Cop who shot Terrance Crutcher now teaches officers about surviving scandal
Betty Shelby of the Tulsa Police Department. Tulsa Police Department and her victim Terence Crutcher, 40

Shocking news has come out of Tulsa, Oklahoma, about former officer Betty Shelby. Shelby gained infamy after the 2016 murder of the unarmed Terrance Crutcher. Crutcher was waiting on the side of the road after his car broke down and was shot dead by Shelby.

The shooting received national attention as Shelby offered up explanations on why she shot Crutcher that went from a stress moment where she could not hear or comprehend called “auditory exclusion,” to later police saying that he had a vial of drugs in his car and he would not follow commands. In the end, Shelby was charged with manslaughter and later acquitted. She left the Tulsa police after complaining on 60 minutes that she felt there was a lynch mob mentality over her actions.


Now it turns out like many problem cops she just went to a neighboring police department and got another badge, gun and can now go about her extrajudicial executions with the Rogers County Sheriff’s Office.
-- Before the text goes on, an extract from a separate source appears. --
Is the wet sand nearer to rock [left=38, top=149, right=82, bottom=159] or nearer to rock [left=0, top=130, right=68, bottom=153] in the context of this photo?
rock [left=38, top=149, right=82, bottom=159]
But Shelby and the Tulsa police took it up another level with the announcement of a course she is heading for police. In true “Blue Klux Klan” fashion she is going to advise other officers how to shoot an innocent person and survive the outrage, according to the Tulsa Times.

Her course is called “Surviving the Aftermath of a Critical Incident” and she has already taught the course multiple times under the auspices of the Council on Law Enforcement Education and Training. Tulsa County Sheriff Vic Regalado said no one involved in the class is getting paid and that “In this particular instance, she or somebody else (on her behalf) reached out (to us), and we agreed, and we certainly welcome it.”


The troubling aspect of how Shelby will “White-splain” police shootings. Her lawyer, Scott Wood told the media, “the class is [an] instruction to officers on how to plan, fiscally and mentally, for a critical incident similar to the one she was involved in September 2016.”

But don’t ask for training material because a paralegal representative of the Council on Law Enforcement Education and Training has told media outlets that an exemption in Oklahoma open records law says CLEET “shall keep confidential … teacher lesson plans, tests and other teaching materials.”